Histopathological examination of a skin biopsy from the cat revealed mildly decreased dermal thickness. Collagen fibers were of variable size and width and increased numbers of fibroblasts were present in some regions (Figure 1b). The epidermis was of normal thickness and the hair follicles and adnexa present in adequate number.

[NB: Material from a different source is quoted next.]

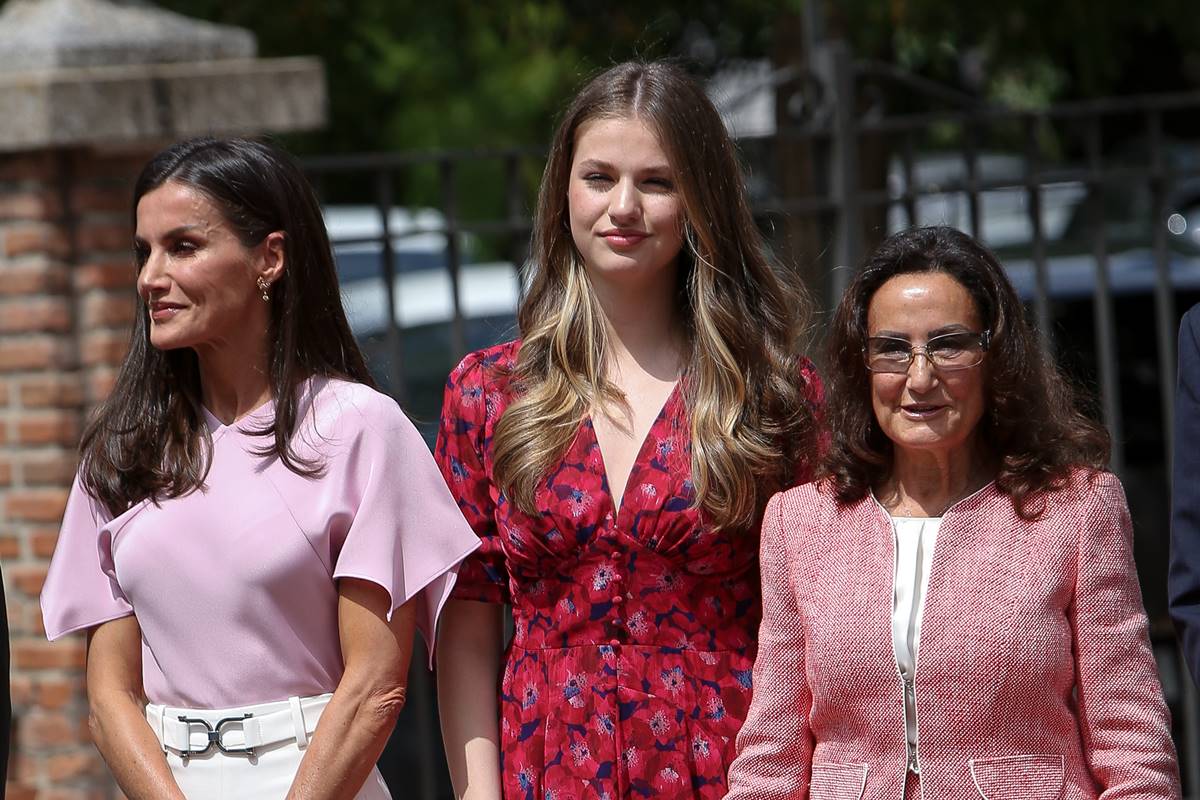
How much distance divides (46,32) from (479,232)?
1273 mm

Genomic DNA of the cat was isolated from an EDTA-blood sample. A PCR-free library was prepared and sequenced with 2 × 150-bp reads at 22× coverage. The sequencing reads were aligned to the F.catus_Fcat126_mat1.0 reference assembly and variant calling was performed as described (Jagannathan et al., 2019). Comparison to 87 control genomes (Table S1) yielded three homozygous and 182 heterozygous private protein changing variants (Table S2). However, none of these variants were located in any of the 20 known functional candidate genes for EDS that were analyzed (Table S3).

Therefore, the short-read alignments of the affected cat were visually inspected for structural variants in the same 20 candidate genes using the Integrative Genomics Viewer (Robinson et al., 2011). This led to the discovery of a heterozygous deletion spanning 33 740 base pairs including the last two exons of COL5A1 (Figure 2). The variant can be designated as NC_058380.1:g.93561989_93595728del. It was not present in any of the 87 control genomes.

COL5A1 is a well-established candidate gene for autosomal dominant cEDS (Symoens et al., 2012). The loss of the last two exons removes 127 codons from the wildtype open reading frame. It is therefore unlikely that the mutant allele with the genomic deletion results in a functional collagen type V α-1 subunit. In accordance with the clinical and histopathological examination, these findings substantiate and refine the diagnosis of cEDS in the investigated cat. This highlights the potential of whole genome sequencing as a tool for precision medicine and diagnostics in veterinary medicine.

Stefan J. Rietmann: Investigation; visualization; writing – original draft; writing – review and editing. Sarah Nowell: Conceptualization; investigation; visualization; writing – original draft; writing – review and editing. M. Kelly Keating: Conceptualization; investigation; visualization; writing – original draft; writing – review and editing. Cynthia Bauer: Conceptualization; investigation; writing – original draft; writing – review and editing. Vidhya Jagannathan: Data curation; writing – review and editing. Tosso Leeb: Conceptualization; funding acquisition; visualization; writing – original draft; writing – review and editing.

This study was funded by grant 310030_200354 from the Swiss National Science Foundation.

The authors declare no conflicts of interests.

The cats in this study were privately owned and samples were collected with the consent of their owners. The collection of blood samples from control cats was approved by the ‘Cantonal Committee For Animal Experiments’ (Canton of Bern; permit 94/2022; Approval date: 30-11-2022). The collection of samples from the affected cat was performed for diagnostic or therapeutic reasons and did not constitute an animal experiment in the legal sense.